Researchers for the single-center EXPIRA study enrolled 256 patients with STEMI and randomly assigned 175 of them to either thrombectomy plus PCI (n=88) or standard PCI (n=87). The primary study endpoint was a final myocardial blush grad of >2 and 90 minutes of ST-segment resolution of more than 70% of the ST segment. Patients were included if they had STEMI within six to nine hours following symptom onset, had angiographically identifiable occlusive thrombus and a TIMI score of either zero or one at the time of initial angiography.
According to the study results, patients in the thrombectomy group had higher myocardial blush grades at follow-up vs. the conventional PCI group (76.3% vs. 32.4%, P<.0001). They also reported that ST-segment resolution after PCI was higher in the thrombectomy group vs. the conventional group (80.0% vs. 37.5%, P<.01). Results from a substudy of 75 study patients with anterior MI using MRI suggested that microvascular damage and infarct size were reduced in the thrombectomy group vs. the standard PCI group. Cardiac death in the standard PCI group was higher than in the thrombectomy group at two-year follow-up (6.8% vs. 0.0%, P=.0001), and also major adverse cardiac events were higher in the standard PCI group vs. the thrombectomy group (13.6% vs. 4.5%, P=.050).
A pretreatment with manual thrombectomy results in a lower cardiac mortality and a lower incidence of other major adverse cardiac events at two-year follow-up, Gennaro Sardella, MD, a professor of invasive cardiology at Policlinico Umberto I University La Sapienza in Rome, said in his presentation. We observed that the occurrence of cardiac death and major adverse cardiac events is significantly related to final myocardial blush grade and ST-segment resolution. by Eric Raible
For more information:
- Sardella G. LB01 #43. Presented at: American Heart Association Scientific Sessions 2009; Nov. 14-18, 2009; Orlando, Fla.

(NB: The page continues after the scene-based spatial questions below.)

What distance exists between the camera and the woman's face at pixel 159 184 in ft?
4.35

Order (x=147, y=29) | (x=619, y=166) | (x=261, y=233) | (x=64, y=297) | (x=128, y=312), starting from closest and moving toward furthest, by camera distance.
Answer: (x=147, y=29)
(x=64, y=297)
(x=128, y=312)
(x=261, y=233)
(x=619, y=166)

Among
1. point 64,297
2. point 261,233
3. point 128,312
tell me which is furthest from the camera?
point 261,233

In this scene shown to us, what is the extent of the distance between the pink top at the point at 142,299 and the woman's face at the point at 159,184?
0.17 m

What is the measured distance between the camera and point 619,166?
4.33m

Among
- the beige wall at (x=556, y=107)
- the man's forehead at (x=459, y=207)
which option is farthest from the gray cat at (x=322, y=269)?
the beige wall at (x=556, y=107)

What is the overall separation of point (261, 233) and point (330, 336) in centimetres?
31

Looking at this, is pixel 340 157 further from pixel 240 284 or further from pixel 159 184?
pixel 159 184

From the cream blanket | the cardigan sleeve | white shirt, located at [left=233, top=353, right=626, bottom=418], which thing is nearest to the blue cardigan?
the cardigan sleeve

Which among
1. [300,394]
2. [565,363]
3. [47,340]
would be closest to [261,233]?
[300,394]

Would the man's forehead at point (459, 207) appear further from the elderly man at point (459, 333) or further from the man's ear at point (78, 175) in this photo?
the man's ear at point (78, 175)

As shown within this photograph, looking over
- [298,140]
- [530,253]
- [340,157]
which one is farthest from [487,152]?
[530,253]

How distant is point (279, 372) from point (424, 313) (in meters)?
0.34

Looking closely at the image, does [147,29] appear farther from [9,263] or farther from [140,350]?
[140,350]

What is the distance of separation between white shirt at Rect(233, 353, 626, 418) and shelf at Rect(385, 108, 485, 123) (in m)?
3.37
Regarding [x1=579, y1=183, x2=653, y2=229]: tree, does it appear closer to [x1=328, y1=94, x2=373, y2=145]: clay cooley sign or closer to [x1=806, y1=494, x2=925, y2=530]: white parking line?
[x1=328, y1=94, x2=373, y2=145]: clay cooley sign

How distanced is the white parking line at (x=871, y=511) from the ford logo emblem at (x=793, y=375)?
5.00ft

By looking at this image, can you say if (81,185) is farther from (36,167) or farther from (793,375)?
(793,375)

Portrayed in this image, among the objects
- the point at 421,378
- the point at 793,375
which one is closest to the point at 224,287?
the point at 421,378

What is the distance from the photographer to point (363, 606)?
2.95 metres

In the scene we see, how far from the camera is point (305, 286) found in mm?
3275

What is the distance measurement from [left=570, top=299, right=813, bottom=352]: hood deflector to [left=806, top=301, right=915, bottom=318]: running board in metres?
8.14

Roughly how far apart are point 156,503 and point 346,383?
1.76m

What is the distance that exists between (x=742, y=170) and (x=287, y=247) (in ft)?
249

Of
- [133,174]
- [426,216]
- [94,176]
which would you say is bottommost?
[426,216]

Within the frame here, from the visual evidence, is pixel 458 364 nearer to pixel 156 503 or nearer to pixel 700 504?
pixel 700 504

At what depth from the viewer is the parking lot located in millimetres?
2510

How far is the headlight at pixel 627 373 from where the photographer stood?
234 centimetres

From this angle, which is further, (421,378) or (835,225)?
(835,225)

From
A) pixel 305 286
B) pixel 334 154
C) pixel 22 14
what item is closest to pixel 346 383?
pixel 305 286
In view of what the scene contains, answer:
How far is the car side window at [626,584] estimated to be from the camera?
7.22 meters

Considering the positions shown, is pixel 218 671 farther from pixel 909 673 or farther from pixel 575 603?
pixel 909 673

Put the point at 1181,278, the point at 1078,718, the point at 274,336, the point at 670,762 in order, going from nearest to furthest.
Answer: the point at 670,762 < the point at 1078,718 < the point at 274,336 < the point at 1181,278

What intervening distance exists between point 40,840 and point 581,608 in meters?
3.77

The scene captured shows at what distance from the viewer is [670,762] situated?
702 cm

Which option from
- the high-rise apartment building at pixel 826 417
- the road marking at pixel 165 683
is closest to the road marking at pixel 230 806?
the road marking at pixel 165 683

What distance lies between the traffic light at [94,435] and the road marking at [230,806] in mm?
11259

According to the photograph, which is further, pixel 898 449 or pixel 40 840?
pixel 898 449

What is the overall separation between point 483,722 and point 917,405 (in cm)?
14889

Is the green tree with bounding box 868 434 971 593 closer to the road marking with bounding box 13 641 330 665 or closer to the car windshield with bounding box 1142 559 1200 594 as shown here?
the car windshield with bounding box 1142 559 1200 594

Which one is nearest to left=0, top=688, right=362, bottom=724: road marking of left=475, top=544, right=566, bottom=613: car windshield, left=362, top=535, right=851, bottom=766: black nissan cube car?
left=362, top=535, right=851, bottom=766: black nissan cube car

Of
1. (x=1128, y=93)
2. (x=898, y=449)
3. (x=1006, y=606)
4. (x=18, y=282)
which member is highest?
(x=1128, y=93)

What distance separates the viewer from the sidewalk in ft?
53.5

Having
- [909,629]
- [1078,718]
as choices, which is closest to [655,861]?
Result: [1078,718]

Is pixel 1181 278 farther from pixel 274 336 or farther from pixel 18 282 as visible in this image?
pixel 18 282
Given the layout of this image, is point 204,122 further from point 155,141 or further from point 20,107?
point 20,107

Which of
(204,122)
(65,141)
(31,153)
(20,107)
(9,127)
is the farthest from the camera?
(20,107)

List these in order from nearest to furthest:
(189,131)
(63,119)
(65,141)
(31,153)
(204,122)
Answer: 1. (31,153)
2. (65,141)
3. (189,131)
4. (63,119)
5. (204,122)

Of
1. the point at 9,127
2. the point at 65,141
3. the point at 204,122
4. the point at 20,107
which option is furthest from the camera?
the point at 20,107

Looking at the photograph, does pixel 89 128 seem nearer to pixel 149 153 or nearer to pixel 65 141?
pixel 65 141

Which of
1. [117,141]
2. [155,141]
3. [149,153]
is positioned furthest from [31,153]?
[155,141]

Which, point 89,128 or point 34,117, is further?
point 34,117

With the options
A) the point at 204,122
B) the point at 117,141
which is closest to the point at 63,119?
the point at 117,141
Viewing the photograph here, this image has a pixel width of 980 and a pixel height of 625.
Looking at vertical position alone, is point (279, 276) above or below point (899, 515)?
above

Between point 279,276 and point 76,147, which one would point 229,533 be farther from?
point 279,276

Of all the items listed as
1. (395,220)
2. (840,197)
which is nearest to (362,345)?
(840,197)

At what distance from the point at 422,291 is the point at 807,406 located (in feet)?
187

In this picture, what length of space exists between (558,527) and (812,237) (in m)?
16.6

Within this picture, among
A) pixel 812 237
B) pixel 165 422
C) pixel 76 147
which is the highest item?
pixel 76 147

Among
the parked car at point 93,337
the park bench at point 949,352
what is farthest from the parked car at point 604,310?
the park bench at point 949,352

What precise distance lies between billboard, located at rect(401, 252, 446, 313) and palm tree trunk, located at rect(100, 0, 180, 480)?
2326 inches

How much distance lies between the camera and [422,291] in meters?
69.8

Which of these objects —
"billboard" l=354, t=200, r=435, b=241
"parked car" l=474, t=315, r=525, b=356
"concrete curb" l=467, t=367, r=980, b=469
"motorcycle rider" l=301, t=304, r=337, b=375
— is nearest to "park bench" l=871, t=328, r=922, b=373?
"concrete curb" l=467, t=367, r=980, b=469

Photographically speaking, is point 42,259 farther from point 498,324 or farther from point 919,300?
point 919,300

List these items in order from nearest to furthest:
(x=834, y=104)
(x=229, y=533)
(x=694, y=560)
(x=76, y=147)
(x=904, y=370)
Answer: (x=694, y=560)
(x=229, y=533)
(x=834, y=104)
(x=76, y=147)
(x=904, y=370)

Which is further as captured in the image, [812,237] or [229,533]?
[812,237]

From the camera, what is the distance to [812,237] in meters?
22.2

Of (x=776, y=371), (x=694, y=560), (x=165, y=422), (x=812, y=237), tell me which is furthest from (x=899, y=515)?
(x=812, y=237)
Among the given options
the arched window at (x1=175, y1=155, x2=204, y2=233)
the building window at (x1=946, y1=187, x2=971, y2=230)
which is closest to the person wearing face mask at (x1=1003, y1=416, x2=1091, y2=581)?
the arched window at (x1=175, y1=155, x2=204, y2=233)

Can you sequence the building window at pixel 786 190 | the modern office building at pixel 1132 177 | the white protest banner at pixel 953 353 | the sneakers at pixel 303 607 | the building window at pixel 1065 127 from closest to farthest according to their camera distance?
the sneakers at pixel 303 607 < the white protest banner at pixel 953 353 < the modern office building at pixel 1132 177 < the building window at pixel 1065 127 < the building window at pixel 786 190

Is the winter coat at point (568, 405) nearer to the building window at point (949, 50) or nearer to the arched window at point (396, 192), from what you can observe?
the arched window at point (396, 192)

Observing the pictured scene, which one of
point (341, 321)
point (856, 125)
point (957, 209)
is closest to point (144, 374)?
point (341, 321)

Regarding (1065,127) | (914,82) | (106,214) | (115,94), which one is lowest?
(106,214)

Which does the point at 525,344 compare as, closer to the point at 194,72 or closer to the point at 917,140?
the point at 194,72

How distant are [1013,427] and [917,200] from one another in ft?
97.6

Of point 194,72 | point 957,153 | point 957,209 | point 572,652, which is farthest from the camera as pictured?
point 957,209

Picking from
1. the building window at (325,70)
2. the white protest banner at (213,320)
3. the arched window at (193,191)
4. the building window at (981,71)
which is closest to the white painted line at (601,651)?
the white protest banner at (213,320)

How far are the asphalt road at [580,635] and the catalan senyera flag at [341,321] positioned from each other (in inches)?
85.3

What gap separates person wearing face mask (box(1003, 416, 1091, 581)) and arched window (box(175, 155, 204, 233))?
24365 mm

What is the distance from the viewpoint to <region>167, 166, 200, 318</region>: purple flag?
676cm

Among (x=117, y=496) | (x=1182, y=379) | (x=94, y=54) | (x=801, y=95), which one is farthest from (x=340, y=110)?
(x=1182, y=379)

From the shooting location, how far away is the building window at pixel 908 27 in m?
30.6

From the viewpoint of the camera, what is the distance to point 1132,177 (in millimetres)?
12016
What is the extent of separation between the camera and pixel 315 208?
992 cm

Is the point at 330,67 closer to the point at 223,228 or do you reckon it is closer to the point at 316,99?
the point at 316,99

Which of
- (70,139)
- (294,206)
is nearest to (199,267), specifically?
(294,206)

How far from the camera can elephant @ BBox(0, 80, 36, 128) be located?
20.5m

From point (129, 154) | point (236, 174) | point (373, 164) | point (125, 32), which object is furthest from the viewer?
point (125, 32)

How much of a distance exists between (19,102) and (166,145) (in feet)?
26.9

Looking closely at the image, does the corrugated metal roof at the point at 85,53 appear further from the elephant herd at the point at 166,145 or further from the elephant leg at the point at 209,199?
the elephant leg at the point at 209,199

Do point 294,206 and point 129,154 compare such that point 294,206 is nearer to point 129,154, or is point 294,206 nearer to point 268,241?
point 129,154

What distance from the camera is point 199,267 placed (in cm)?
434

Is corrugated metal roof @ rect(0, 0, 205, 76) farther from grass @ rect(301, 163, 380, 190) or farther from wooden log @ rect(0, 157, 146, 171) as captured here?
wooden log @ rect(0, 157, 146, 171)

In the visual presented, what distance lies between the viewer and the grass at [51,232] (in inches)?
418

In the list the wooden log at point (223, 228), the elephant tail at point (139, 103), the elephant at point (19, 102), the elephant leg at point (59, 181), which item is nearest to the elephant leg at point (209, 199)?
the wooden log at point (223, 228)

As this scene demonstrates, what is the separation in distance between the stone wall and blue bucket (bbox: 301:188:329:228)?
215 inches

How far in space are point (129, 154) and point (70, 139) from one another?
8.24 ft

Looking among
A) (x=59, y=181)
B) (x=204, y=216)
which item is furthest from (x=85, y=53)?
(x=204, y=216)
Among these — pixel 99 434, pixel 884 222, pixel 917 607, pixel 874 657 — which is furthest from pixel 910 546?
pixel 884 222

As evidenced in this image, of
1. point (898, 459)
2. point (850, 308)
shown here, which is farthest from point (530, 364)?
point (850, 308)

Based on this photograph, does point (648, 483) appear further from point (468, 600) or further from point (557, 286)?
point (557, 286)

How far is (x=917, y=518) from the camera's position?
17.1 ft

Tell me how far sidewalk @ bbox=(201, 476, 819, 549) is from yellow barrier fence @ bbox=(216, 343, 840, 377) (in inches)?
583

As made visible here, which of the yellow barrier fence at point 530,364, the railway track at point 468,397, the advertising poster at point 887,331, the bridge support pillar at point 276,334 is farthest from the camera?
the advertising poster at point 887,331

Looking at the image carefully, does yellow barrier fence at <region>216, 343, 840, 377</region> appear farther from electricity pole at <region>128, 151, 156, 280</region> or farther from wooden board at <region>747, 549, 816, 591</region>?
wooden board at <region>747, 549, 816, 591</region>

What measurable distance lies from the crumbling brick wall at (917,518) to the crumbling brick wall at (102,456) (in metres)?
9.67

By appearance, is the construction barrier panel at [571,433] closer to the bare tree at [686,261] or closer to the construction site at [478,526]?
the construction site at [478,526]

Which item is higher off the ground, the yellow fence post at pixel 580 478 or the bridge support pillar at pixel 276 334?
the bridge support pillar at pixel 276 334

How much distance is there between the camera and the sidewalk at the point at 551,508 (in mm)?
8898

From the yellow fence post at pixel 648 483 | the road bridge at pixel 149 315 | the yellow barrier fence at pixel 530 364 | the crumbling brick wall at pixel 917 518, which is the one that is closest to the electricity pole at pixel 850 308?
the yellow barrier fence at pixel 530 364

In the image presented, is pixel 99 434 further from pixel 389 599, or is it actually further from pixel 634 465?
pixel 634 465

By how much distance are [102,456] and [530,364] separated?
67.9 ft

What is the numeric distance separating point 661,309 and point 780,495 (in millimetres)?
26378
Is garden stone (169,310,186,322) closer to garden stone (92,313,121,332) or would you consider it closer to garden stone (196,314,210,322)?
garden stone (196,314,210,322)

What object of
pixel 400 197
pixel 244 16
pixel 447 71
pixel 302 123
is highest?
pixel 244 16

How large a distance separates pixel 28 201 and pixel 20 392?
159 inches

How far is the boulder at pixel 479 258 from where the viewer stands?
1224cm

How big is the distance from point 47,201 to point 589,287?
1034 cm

It is good that we have increasing evidence because this is one technique [in which] the evidence has lagged behind clinical practice.
Alice K. Jacobs, MD
Director, Interventional Cardiology
Boston Medical Center
The story is not completely finished because the ICE-T trial is coming along, and that will be on intracoronary thrombolysis in the setting of thrombus burden. The whole issue is still evolving and it is important that we not jump to conclusions. The enthusiasm for the technique so far has outstripped the data to support it.